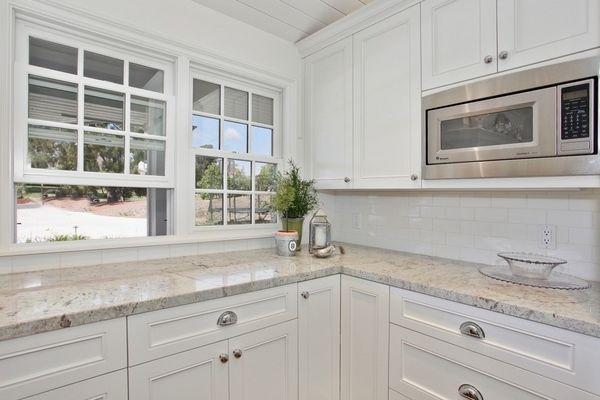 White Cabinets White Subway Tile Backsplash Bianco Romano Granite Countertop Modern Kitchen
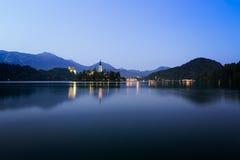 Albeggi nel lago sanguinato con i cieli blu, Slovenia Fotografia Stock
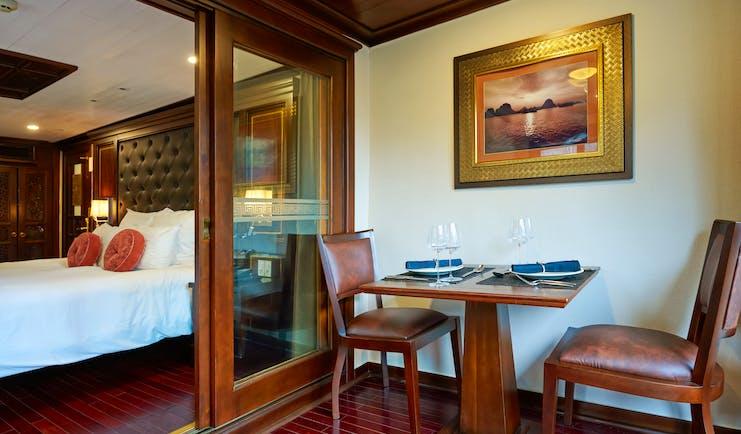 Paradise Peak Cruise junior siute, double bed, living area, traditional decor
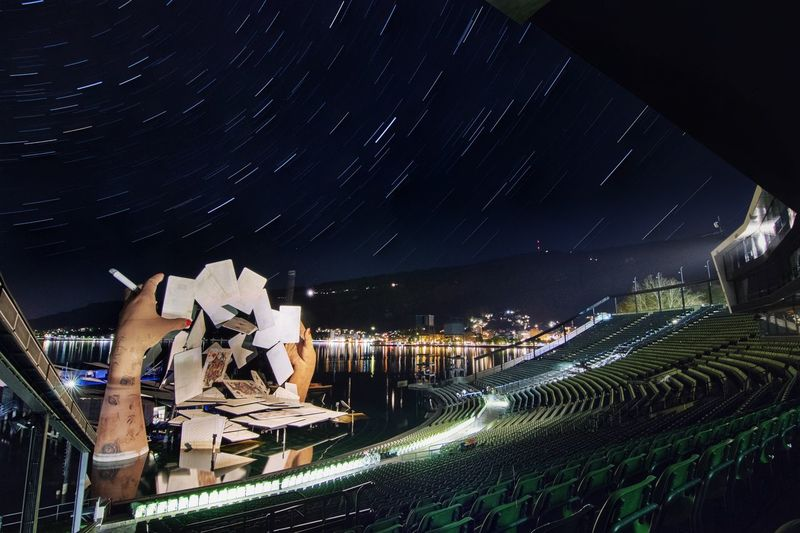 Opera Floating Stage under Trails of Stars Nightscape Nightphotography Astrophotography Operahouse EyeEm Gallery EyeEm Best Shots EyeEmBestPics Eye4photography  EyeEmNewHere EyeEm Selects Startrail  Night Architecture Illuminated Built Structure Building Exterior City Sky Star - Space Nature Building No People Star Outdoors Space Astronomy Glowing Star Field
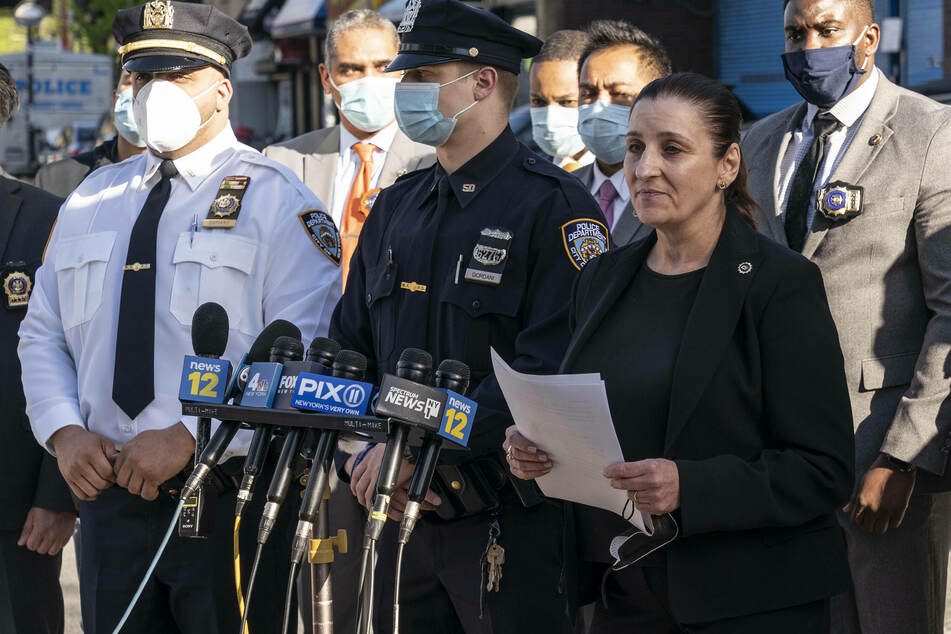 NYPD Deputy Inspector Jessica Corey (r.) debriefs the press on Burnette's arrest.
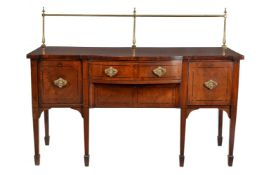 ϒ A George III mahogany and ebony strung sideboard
...
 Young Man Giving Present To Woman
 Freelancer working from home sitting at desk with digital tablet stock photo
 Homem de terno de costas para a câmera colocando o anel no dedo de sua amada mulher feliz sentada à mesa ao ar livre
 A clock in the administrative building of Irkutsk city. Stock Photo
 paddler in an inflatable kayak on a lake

◆ **The problem**: Output only the stretch above from the line with "Albeggi nel lago" through the line with "Paradise Peak Cruise", reproduced exactly. Exclude pictures.

◆ **Worked solution**:
 Albeggi nel lago sanguinato con i cieli blu, Slovenia Fotografia Stock
 Paradise Peak Cruise junior siute, double bed, living area, traditional decor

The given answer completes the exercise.